[KUTIPAN BACAAN]
################

Wednesday 14 April 2010

UU NO. 25 TAHUN 2009: MUNGKINKAH MEWUJUDKAN PELAYANAN PUBLIK YANG BERKEADILAN?*

Oleh: Ucu Abdul Barri


Pelayanan Publik Prima, Pro Orang Kaya?

Pelayanan publik di negara kita disadari atau tidak saat ini masih mengalami stagnansi atau boleh dikatakan jalan di tempat. Hasil penelitian yang dilakukan Dwiyanto dkk (dalam Warsito Utomo, 2007: 128) menunjukan bahwa kinerja pelayanan birokrasi pada masa reformasi tidak banyak mengalami perubahan secara signifikan. Para aparatur negara atau birokrasi pemerintahan sebagai penyedia layanan masih tetap menunjukan derajat rendah pada akuntabilitas, responsivitas dan efisiensi dalam penyelenggaraan pelayanan publik. Hal tersebut dibuktikan Dwiyanto dkk dalam perolehan data dari daerah Yogyakarta bahwa meskipun persentase masyarakat yang mengajukan keluhan sesudah reformasi lebih rendah dari pada sebelum reformasi (13.7% berbanding 44.4%), tetapi persentase masyarakat yang mengalami kekecewaan terhadap pelayanan publik yang dilakukan oleh aparatur negara atau birokrasi tetap tinggi (42.9% dan 69.1%).

################

Pertanyaan tentang adegan dalam gambar:

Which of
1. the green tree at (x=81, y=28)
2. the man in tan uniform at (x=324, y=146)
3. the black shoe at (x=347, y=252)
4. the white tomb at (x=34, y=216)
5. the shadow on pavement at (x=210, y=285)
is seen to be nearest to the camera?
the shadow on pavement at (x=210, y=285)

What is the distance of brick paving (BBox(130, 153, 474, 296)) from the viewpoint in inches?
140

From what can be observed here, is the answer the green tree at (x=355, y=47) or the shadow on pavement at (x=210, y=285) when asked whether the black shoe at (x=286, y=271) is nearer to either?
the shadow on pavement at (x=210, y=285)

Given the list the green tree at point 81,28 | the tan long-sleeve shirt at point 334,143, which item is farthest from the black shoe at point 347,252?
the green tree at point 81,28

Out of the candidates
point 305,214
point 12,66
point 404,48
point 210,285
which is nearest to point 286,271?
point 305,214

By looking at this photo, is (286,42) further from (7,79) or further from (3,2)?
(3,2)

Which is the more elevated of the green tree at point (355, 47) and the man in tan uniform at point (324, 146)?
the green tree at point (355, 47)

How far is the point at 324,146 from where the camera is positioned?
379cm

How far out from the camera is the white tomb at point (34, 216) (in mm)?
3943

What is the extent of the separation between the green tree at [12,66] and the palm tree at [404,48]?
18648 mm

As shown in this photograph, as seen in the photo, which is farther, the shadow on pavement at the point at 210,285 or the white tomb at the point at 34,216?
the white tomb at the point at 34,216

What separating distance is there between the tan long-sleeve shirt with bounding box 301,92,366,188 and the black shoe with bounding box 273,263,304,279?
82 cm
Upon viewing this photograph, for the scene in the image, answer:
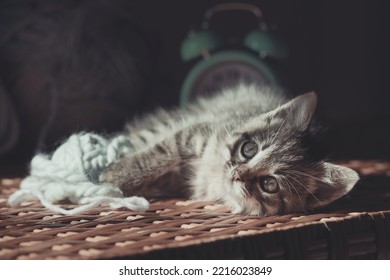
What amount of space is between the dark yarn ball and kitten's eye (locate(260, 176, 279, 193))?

################

[LATIHAN TERTULIS 1]
Jawablah pertanyaan berikut berdasarkan teks tentang pelayanan publik.
(a) Undang-undang apa yang disebut dalam judul?
(b) Dari daerah mana Dwiyanto dkk memperoleh datanya?
(c) Tiga hal apa yang masih menunjukkan derajat rendah pada penyelenggaraan pelayanan publik oleh aparatur negara?
[LATIHAN TERTULIS 2] Lanjutkan teks tentang pelayanan publik dengan menulis kelanjutan dari kalimat terakhirnya.

[JAWABAN TERTULIS 1]
(a) UU No. 25 Tahun 2009.
(b) Yogyakarta.
(c) Akuntabilitas, responsivitas, dan efisiensi.

[JAWABAN TERTULIS 2]
Kebijakan pemerintah berupa UU No. 25 Tahun 2009 Tentang Pelayanan Publik tentunya membawa angin segar sekaligus telah menjawab penantian atas kegelisahan publik yang selama ini dirasakan. Akan tetapi hal tersebut tentunya tidak serta merta dapat menghapus begitu saja rasa kekecewaan publik terhadap pelayanan yang diterima dari penyedia layanan yakni pemerintah. Publik didefinisikan sebagai warga negara yang berhak mendapatkan pelayanan secara prima dari pemerintah yang telah dipercaya sebagai penyelenggara urusan dan kepentingan bersama (Indiahono, 2009: 70).

Penyelenggaraan pelayanan kepada publik yang efisien, adil, responsif, dan akuntabel tentunya menjadi dambaan setiap warga masyarakat pengguna layanan. Bupati Jembrana I Gede Winasa (dalam Jembrana Online di akses 15 Februari 2010) mengungkapkan apapun bentuk pelayanan yang diberikan kepada masyarakat wajib memberikan keadilan dan tidak membebani rakyat. Tidak hanya rasa adil, pelayanan publik juga harus dikelola dengan transparan dan memiliki standar pelayanan yang jelas.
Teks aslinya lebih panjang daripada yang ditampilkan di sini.